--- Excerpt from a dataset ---
__________
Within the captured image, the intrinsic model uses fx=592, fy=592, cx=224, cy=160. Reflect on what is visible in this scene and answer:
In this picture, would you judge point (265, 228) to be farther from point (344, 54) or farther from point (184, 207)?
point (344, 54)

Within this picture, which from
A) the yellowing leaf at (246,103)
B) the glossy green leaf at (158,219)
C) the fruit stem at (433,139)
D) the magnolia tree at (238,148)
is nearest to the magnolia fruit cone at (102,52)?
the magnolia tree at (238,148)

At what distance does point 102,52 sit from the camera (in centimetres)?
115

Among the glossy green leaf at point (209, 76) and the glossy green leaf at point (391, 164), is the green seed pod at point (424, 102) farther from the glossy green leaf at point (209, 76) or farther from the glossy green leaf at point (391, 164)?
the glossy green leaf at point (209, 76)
__________
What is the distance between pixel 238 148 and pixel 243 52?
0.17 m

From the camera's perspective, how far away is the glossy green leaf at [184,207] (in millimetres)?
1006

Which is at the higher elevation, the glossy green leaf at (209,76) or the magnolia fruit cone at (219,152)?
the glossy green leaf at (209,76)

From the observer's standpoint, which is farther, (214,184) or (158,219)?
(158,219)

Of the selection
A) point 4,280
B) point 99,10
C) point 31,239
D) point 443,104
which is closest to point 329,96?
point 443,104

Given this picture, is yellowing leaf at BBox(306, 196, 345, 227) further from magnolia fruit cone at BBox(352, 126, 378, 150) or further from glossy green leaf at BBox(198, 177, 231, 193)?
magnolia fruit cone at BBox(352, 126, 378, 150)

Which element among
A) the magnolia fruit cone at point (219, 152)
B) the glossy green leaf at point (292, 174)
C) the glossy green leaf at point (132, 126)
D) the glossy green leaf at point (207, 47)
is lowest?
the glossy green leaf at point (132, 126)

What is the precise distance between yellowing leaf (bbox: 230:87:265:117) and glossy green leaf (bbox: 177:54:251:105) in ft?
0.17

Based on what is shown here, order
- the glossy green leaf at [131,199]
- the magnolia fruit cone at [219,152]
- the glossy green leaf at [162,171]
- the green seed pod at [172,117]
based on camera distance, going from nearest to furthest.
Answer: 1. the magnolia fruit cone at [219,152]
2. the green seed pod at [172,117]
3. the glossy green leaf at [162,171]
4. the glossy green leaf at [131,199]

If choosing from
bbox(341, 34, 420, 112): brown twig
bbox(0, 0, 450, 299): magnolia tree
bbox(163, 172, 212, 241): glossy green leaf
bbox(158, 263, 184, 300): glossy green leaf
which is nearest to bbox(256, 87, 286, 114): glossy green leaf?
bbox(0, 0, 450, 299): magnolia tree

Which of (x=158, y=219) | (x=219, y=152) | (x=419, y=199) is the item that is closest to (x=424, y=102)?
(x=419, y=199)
__________
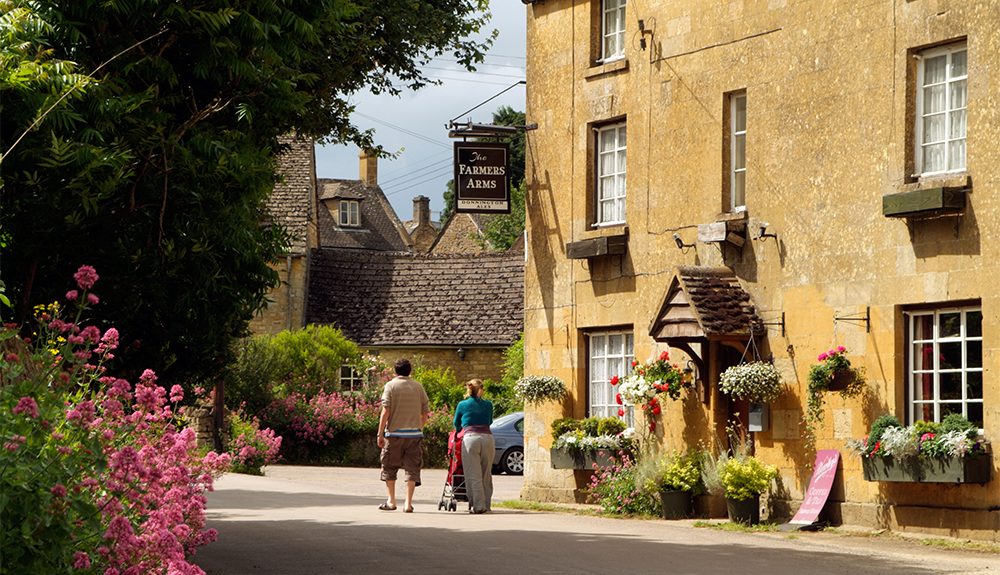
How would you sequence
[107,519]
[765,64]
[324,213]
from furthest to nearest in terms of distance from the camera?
__________
--- WHAT IS EXPECTED ---
Report each line above that contains the word "seed". Case counts.

--- TASK SOLUTION ---
Among the glossy green leaf at point (209, 76) and the glossy green leaf at point (391, 164), is the green seed pod at point (424, 102) farther from the glossy green leaf at point (209, 76) or farther from the glossy green leaf at point (391, 164)?
- the green seed pod at [172,117]
2. the green seed pod at [172,117]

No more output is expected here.